Extracted data entries:
*** Begin section ***

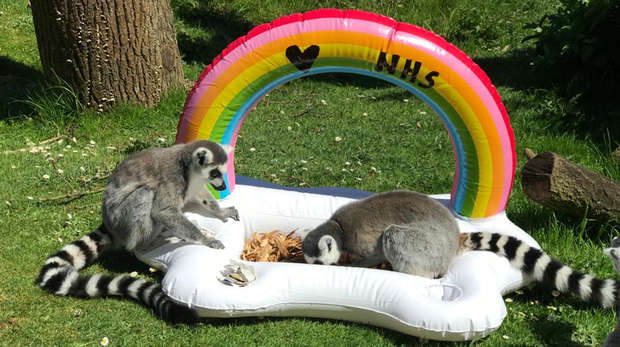 Ring-tailed lemurs enjoy treats at the end of the rainbow at ZSL Whipsnade Zoo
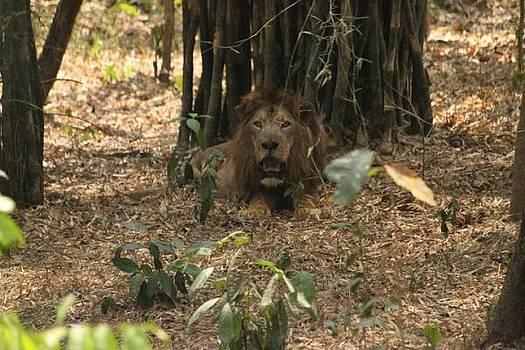 A Lion by Siddarth Rai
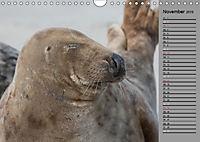 Helgoländer Kegelrobben (Wandkalender 2019 DIN A4 quer) - Produktdetailbild 11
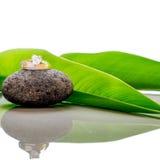 Les anneaux de mariage ont placé sur une pierre avec les feuilles vertes et la réflexion Images stock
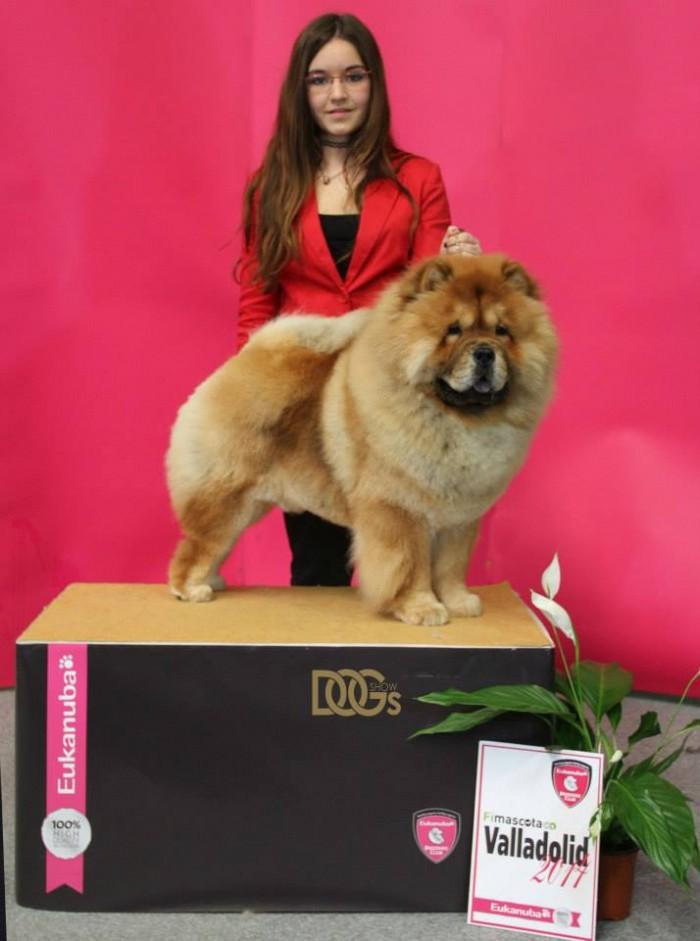 Handling Helena Terrados Foto cortesía de Sylvia Garcia Andrade Dog Show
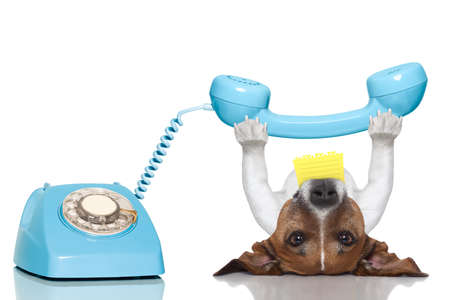 dog holding a telephone and a note lying upside down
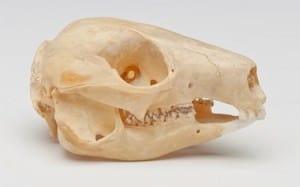 Rock wallaby skull. LDUCZ-Z845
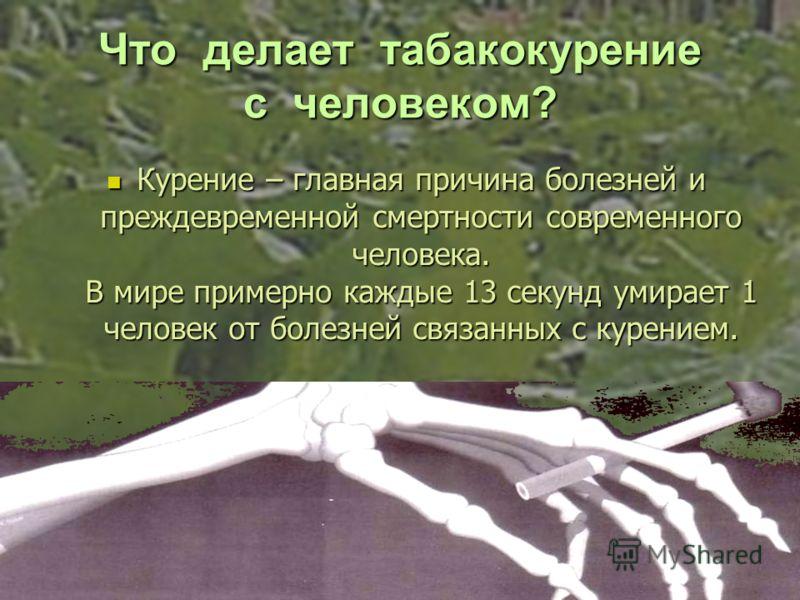 Что делает табакокурение с человеком? Курение – главная причина болезней и преждевременной смертности современного человека. В мире примерно каждые 13 секунд умирает 1 человек от болезней связанных с курением. Курение – главная причина болезней и пре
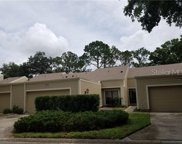 3190 Eagles Landing Circle W, Clearwater image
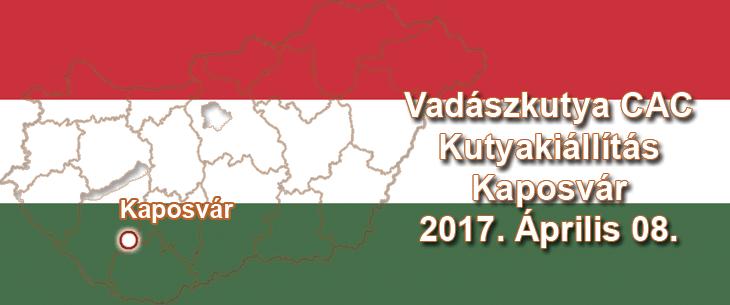 Vadászkutya CAC Kutyakiállítás – Kaposvár – 2017. Április 08.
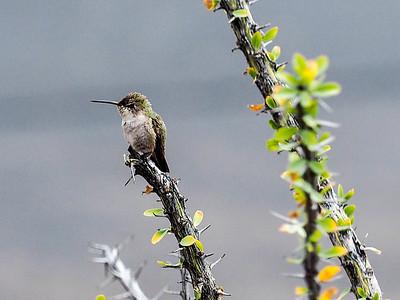 Hummingbirds and Coachie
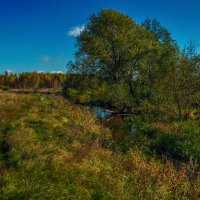 Река Дрезна октябрь 2016 №2 :: Андрей Дворников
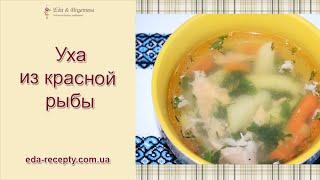 Уха из красной рыбы рецепт, fish soup Salmon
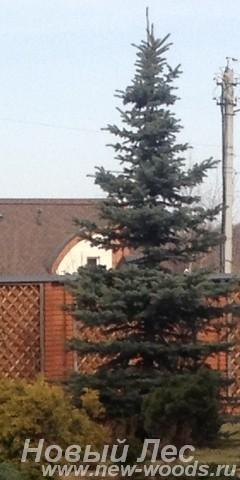Посадка крупномеров Ели колючей формы сизой (Picea pungens) вдоль забора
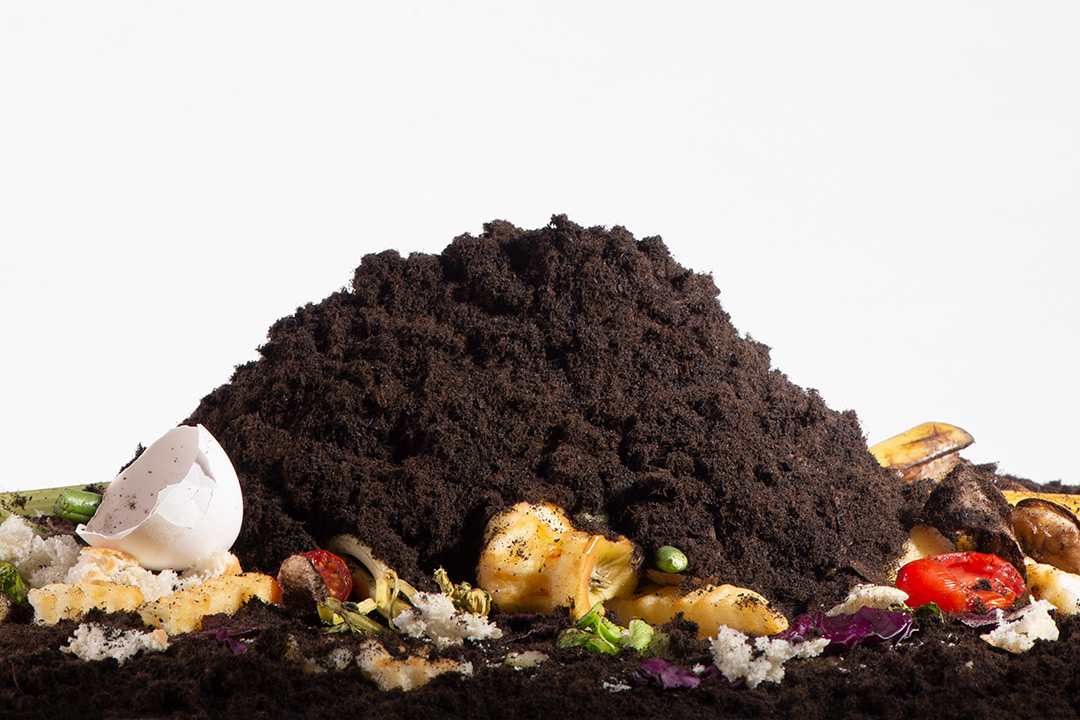 Food scraps and pile of dirt.
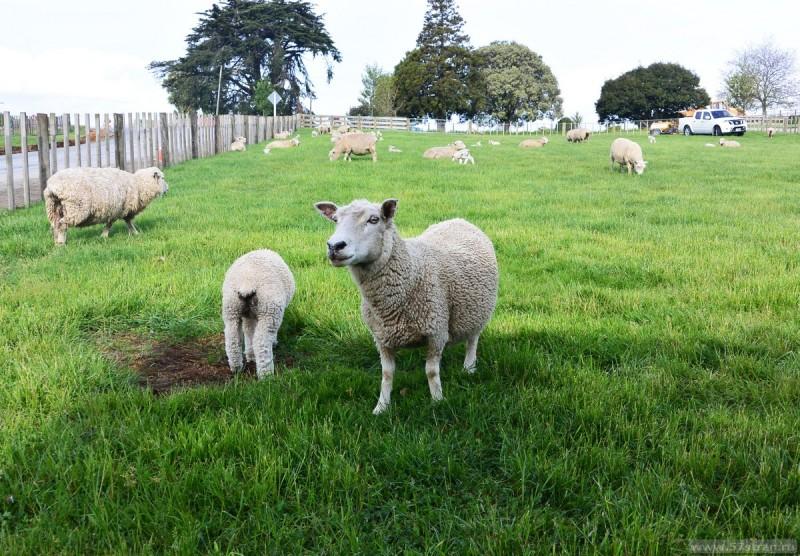 Овцы Хоббитон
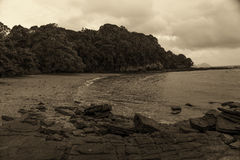 Sepia style sea and beach Royalty Free Stock Images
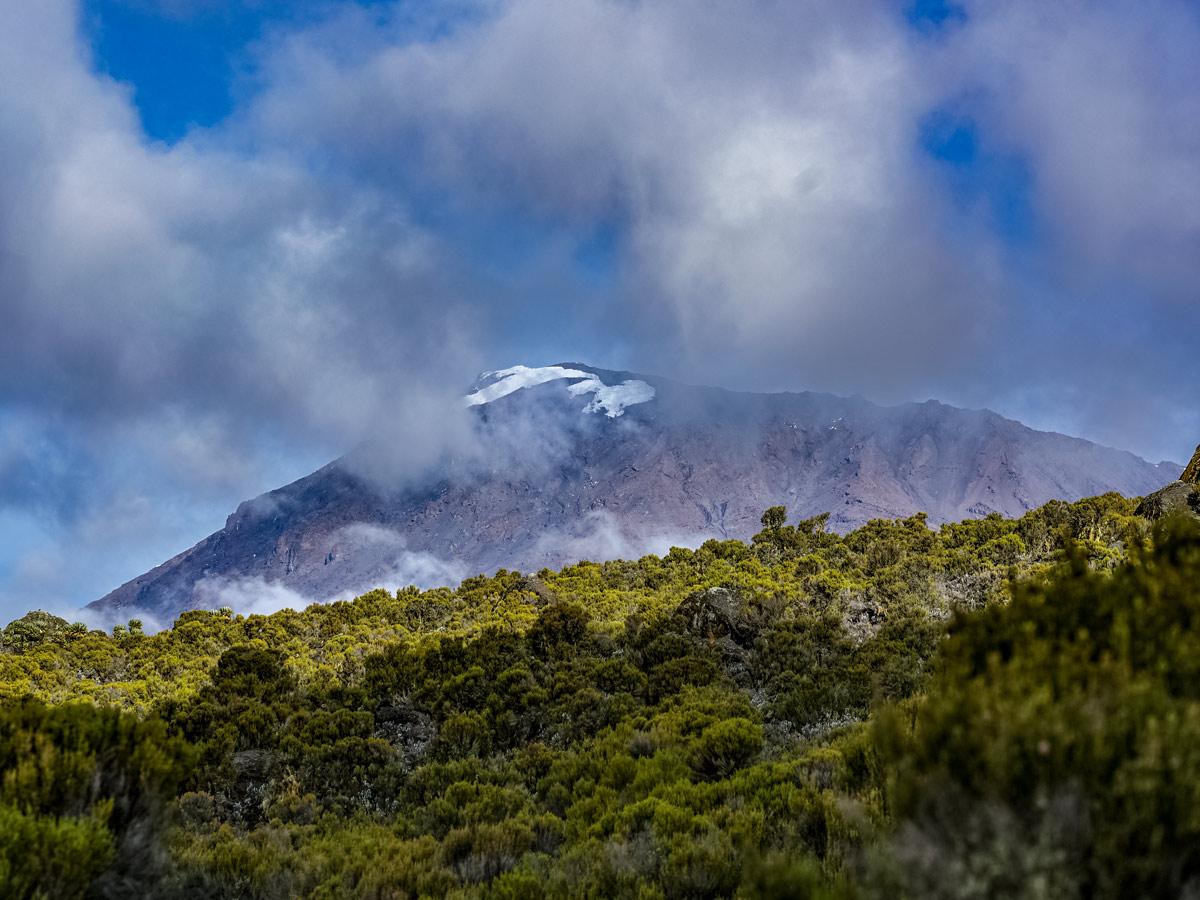 Kilimanjaro Tanzania Maranhu hiking trail featuring mountain peak jungle views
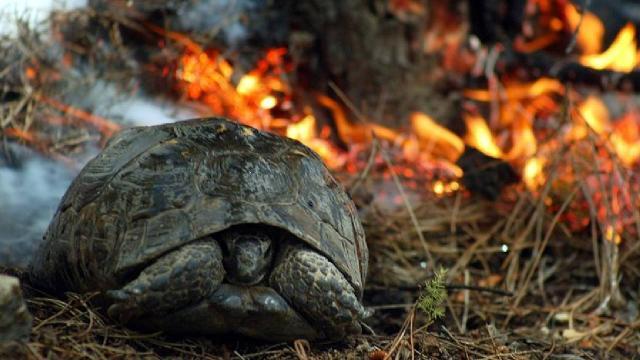 Orman yangınlarında hayvanlara ilk yardım nasıl olmalı?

*** End section ***

= What to work on =
Transcribe exactly the lines that go from the one holding "A Lion by Siddarth Rai" through the last line of the entries, both included, and nothing besides them. Do not include any pictures.

= Solution to the problem =
 A Lion by Siddarth Rai
 Helgoländer Kegelrobben (Wandkalender 2019 DIN A4 quer) - Produktdetailbild 11
 Les anneaux de mariage ont placé sur une pierre avec les feuilles vertes et la réflexion Images stock
 Handling Helena Terrados Foto cortesía de Sylvia Garcia Andrade Dog Show
 dog holding a telephone and a note lying upside down
 Rock wallaby skull. LDUCZ-Z845
 Что делает табакокурение с человеком? Курение – главная причина болезней и преждевременной смертности современного человека. В мире примерно каждые 13 секунд умирает 1 человек от болезней связанных с курением. Курение – главная причина болезней и пре
 3190 Eagles Landing Circle W, Clearwater image
 Vadászkutya CAC Kutyakiállítás – Kaposvár – 2017. Április 08.
 Hummingbirds and Coachie
 Река Дрезна октябрь 2016 №2 :: Андрей Дворников
 Уха из красной рыбы рецепт, fish soup Salmon
Посадка крупномеров Ели колючей формы сизой (Picea pungens) вдоль забора
 Food scraps and pile of dirt.
 Овцы Хоббитон
 Sepia style sea and beach Royalty Free Stock Images
 Kilimanjaro Tanzania Maranhu hiking trail featuring mountain peak jungle views
 Orman yangınlarında hayvanlara ilk yardım nasıl olmalı?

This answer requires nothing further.